On “The Way I Feel,” a track on her new album, The Age of Miracles, singer-songwriter Mary Chapin Carpenter races alone across the South in the middle of the night. Blowing east from Nashville, she sings, “Atlanta, it’s been way too long.” Indeed, on July 17 Carpenter returns to Chastain Park Amphitheatre for the first time since she suffered a pulmonary embolism that nearly killed her three years ago. Miracles emerged in the months following her recovery.
“If I thought about what happened to me every day, I would be paralyzed with fear,” says Carpenter, fifty-two. “I choose not to go there. To me these new songs feel celebratory. They’re a document of strength, resilience, and a renewed sense of purpose with a little attitude thrown in.” Carpenter says she’s most missed that connection she feels when performing live.

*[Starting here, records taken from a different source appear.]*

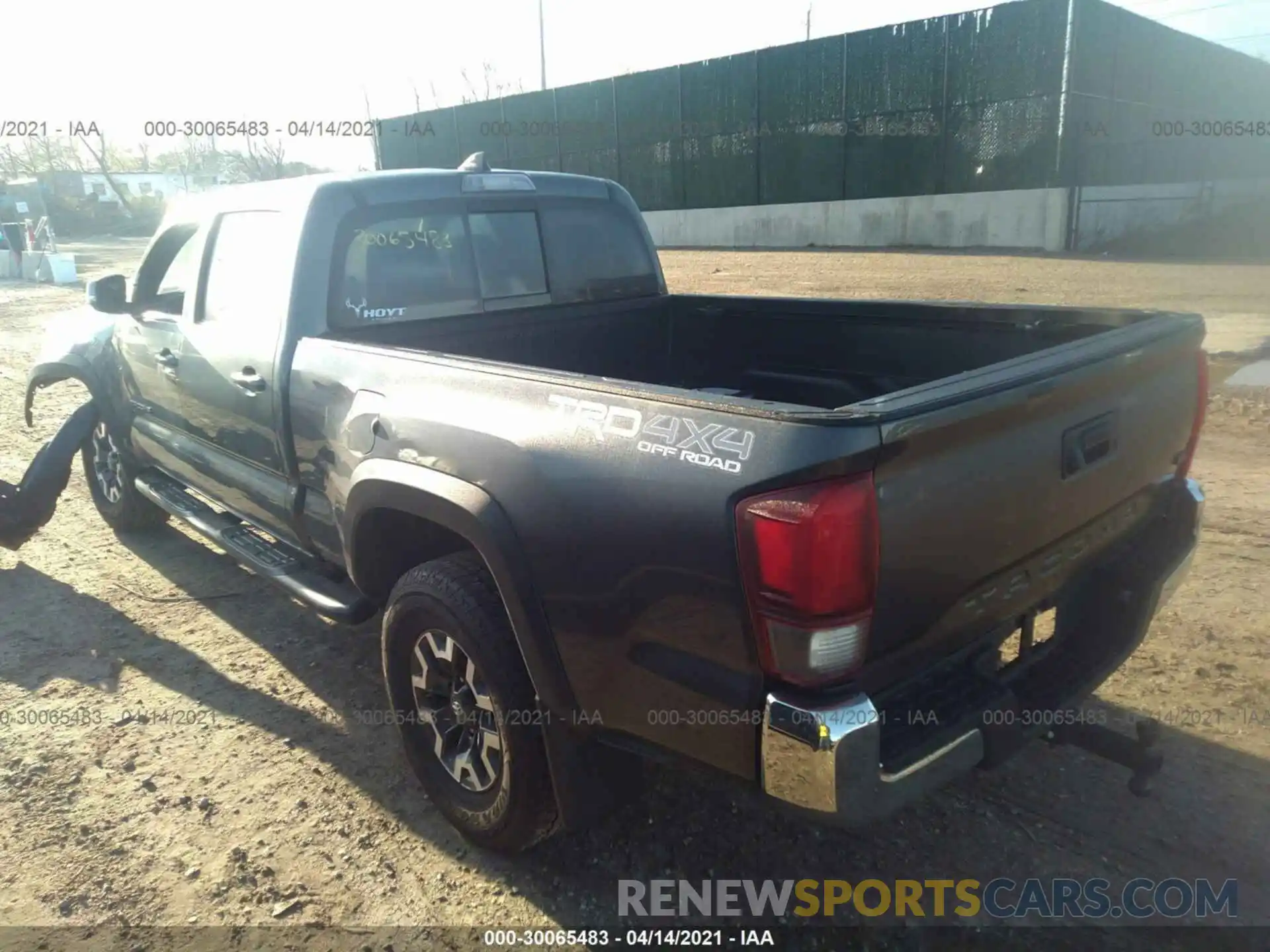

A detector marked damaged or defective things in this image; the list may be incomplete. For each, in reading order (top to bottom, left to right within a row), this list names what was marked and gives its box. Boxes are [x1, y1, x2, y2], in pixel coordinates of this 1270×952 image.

broken side mirror [85, 275, 130, 317]
damaged front fender [24, 309, 124, 428]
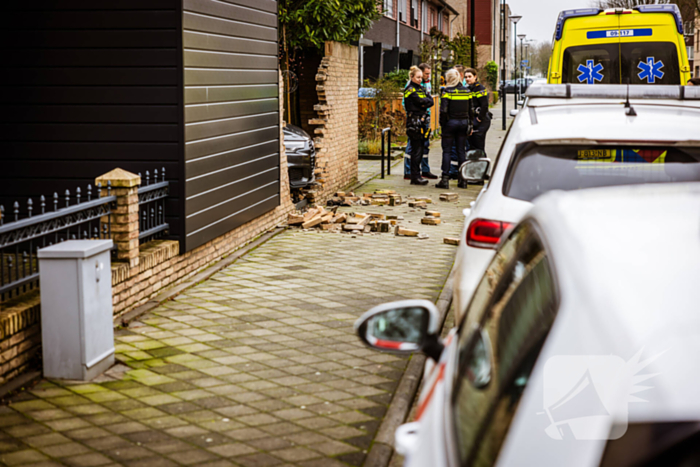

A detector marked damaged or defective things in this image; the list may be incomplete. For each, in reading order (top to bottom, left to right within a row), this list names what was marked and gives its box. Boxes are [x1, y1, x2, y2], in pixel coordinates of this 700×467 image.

damaged brick wall [308, 41, 360, 205]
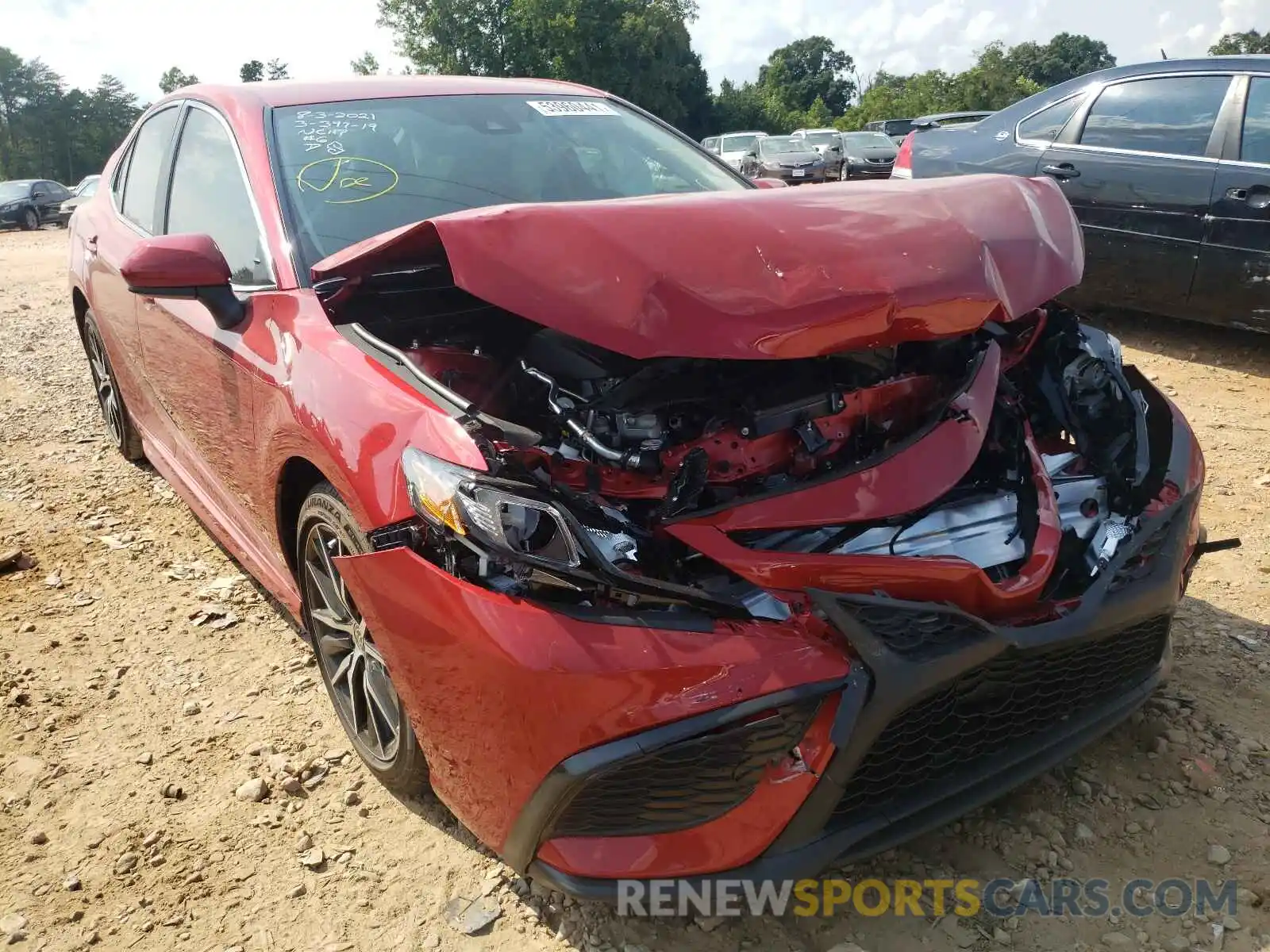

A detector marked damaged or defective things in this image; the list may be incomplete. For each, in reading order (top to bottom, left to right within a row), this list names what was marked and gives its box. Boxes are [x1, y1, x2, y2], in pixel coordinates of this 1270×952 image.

crushed hood [314, 174, 1082, 360]
broken headlight housing [401, 447, 581, 566]
damaged red sedan [69, 78, 1209, 898]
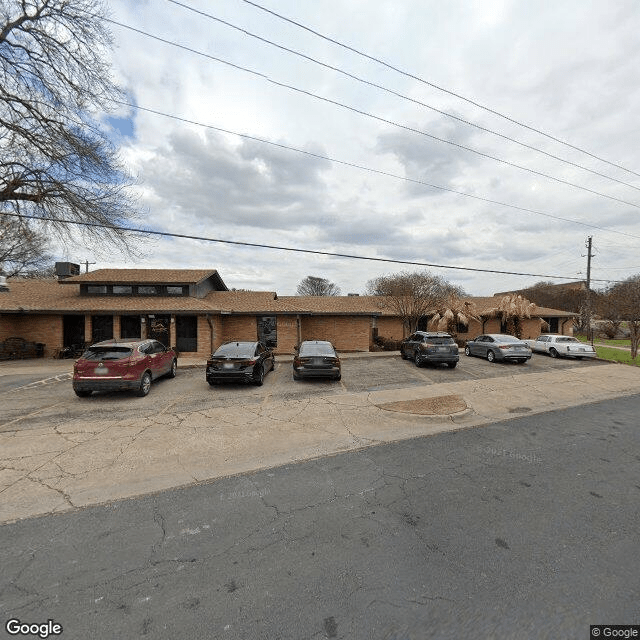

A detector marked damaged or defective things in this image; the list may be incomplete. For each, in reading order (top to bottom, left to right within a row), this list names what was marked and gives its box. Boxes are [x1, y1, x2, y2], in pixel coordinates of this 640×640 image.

cracked pavement [1, 356, 640, 524]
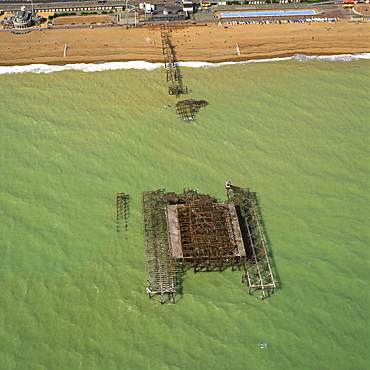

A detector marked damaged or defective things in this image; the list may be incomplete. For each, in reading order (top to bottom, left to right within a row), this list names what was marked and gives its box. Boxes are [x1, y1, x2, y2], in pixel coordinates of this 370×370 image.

burnt-out pier structure [143, 184, 276, 304]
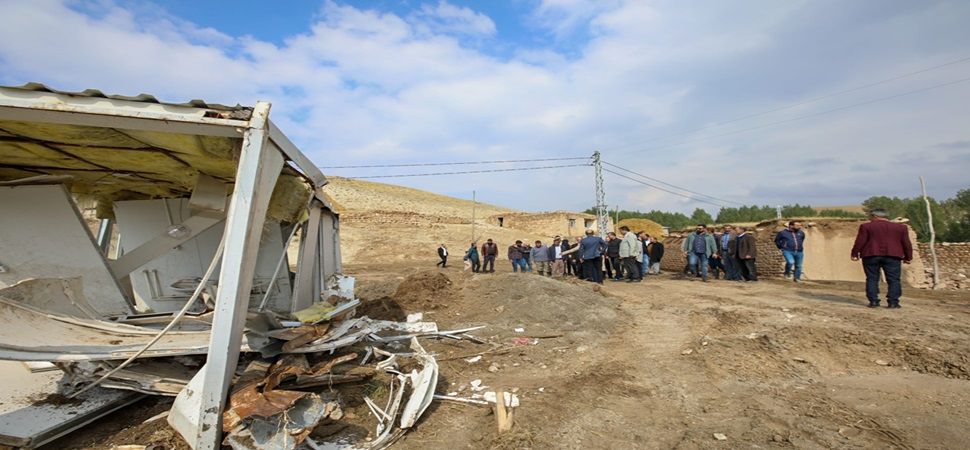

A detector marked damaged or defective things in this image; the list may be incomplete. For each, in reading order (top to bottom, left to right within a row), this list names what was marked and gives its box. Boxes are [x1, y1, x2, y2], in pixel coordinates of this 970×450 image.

damaged structure [0, 85, 438, 450]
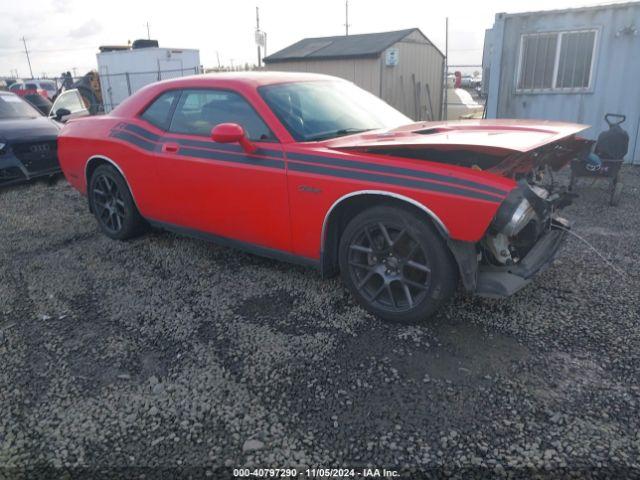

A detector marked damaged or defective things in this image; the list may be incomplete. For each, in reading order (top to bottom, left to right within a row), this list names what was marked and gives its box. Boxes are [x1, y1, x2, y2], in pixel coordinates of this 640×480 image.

crumpled hood [0, 116, 60, 142]
crumpled hood [324, 118, 592, 154]
damaged front end [450, 181, 576, 298]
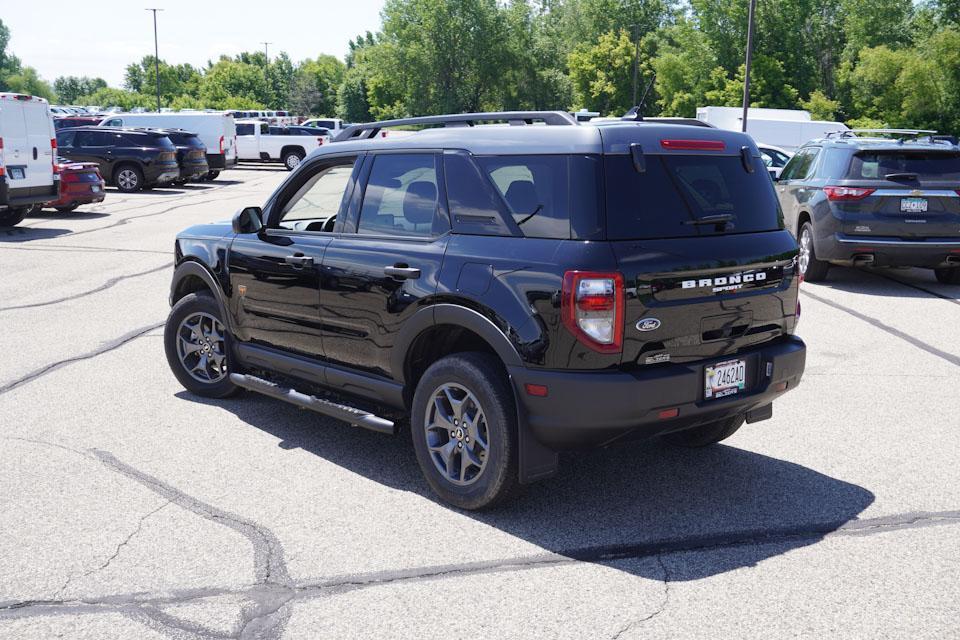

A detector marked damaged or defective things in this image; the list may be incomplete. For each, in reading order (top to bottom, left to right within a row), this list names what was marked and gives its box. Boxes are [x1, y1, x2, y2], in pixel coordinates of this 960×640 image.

crack in asphalt [0, 262, 171, 312]
crack in asphalt [0, 322, 163, 398]
crack in asphalt [804, 288, 960, 368]
crack in asphalt [3, 504, 956, 624]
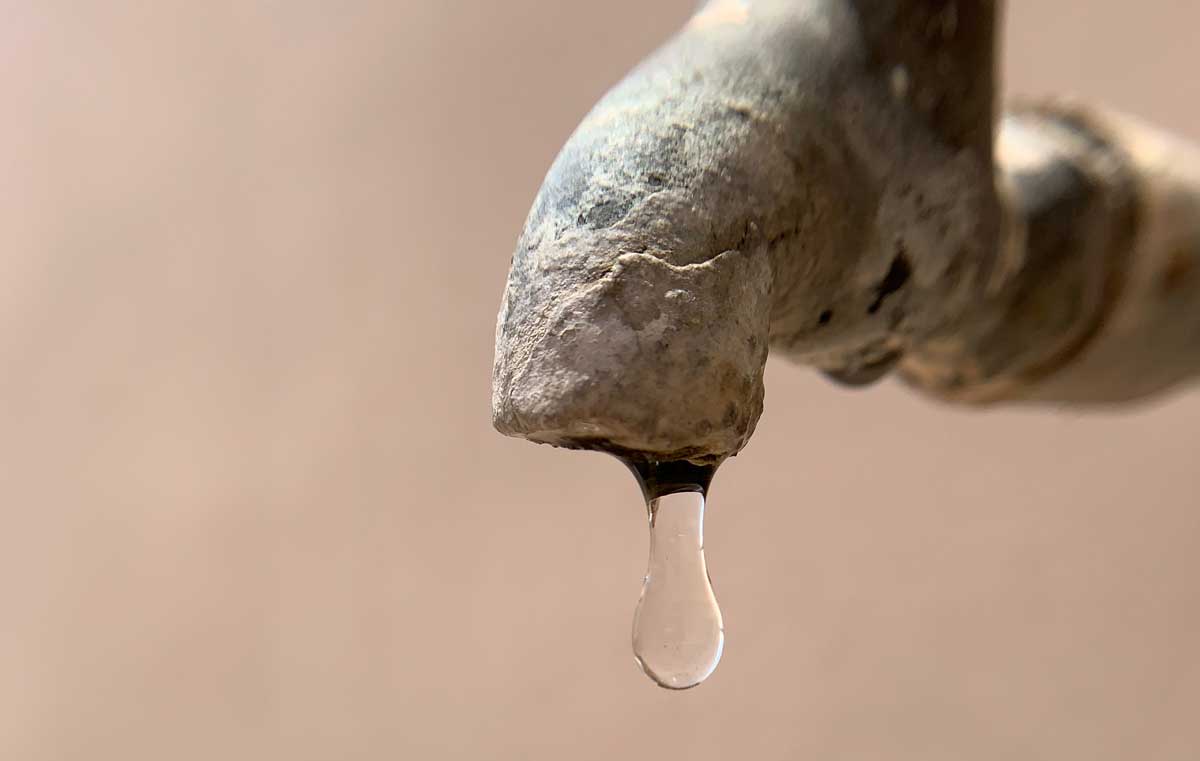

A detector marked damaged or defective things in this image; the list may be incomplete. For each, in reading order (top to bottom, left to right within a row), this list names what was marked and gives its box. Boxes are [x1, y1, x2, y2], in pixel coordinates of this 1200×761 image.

corroded metal faucet [490, 0, 1200, 466]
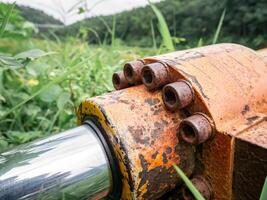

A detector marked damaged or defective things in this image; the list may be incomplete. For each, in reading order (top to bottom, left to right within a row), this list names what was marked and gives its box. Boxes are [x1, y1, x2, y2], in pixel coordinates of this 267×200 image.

rusty bolt [112, 71, 131, 90]
rusty bolt [124, 59, 146, 84]
rusty bolt [141, 62, 169, 90]
rusty bolt [163, 79, 195, 111]
corroded surface [77, 85, 195, 199]
orange rust [78, 43, 267, 199]
rusty bolt [179, 113, 215, 145]
rusty bolt [182, 176, 214, 199]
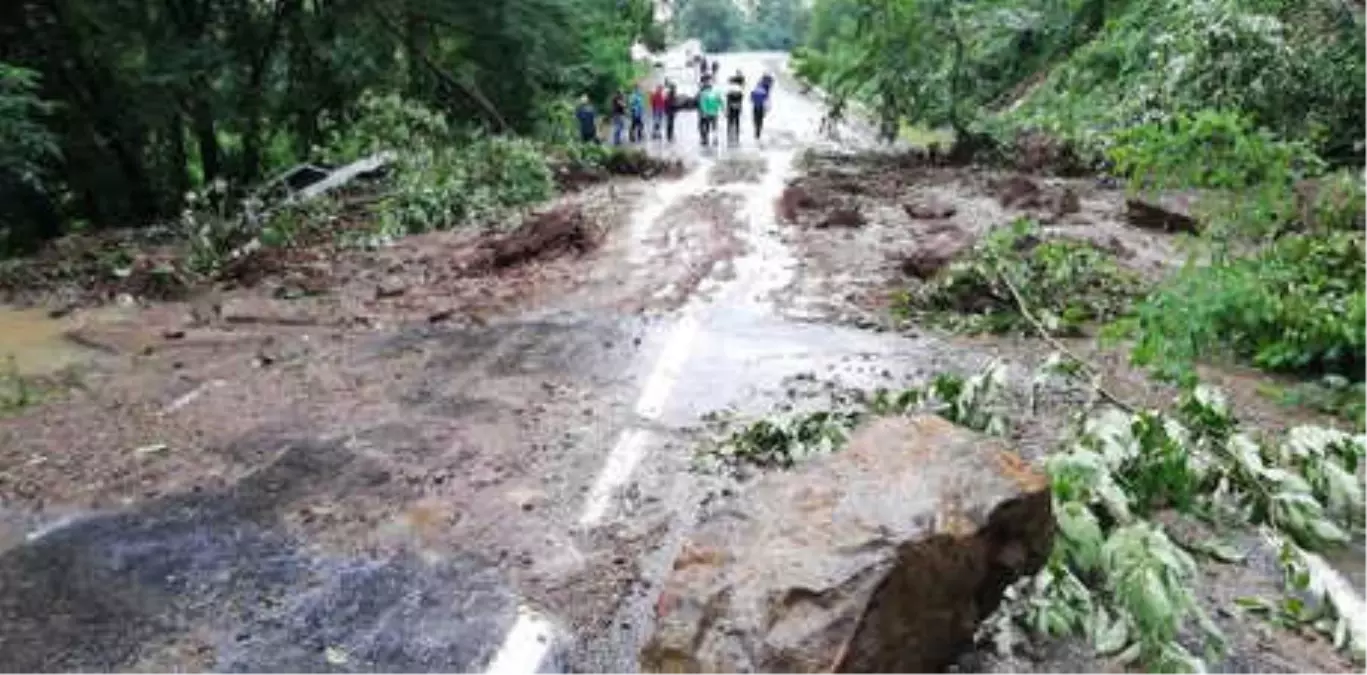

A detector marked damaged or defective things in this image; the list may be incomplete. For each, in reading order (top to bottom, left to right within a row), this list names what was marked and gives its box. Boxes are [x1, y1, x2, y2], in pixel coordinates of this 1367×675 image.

broken concrete slab [642, 412, 1055, 672]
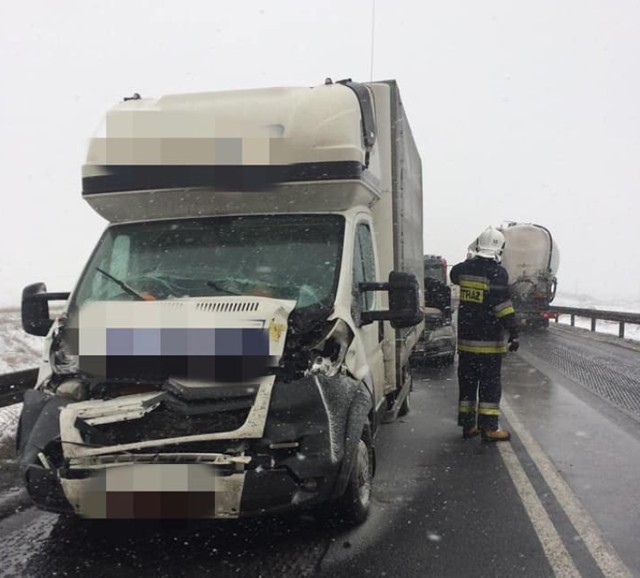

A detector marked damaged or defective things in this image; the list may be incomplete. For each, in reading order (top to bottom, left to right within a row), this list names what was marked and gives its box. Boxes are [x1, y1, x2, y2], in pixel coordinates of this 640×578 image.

damaged front bumper [17, 372, 370, 520]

For years, her Atlanta fans have celebrated Carpenter’s annual Chastain appearance by dancing around the amphitheater in a conga line with illuminated pink flamingos when Carpenter performs her Grammy-winning hit “Down at the Twist and Shout.” “The pink flamingos are peculiar to Atlanta,” Carpenter laughs. “A few strays periodically show up in other cities, but nothing like Atlanta!”
The singer isn’t revealing what songs from her twenty-three-year catalog she’ll be performing this summer. “It’s still a work in progress,” she teases. “But just perhaps, there’ll be something appropriate for conga-ing flamingos.”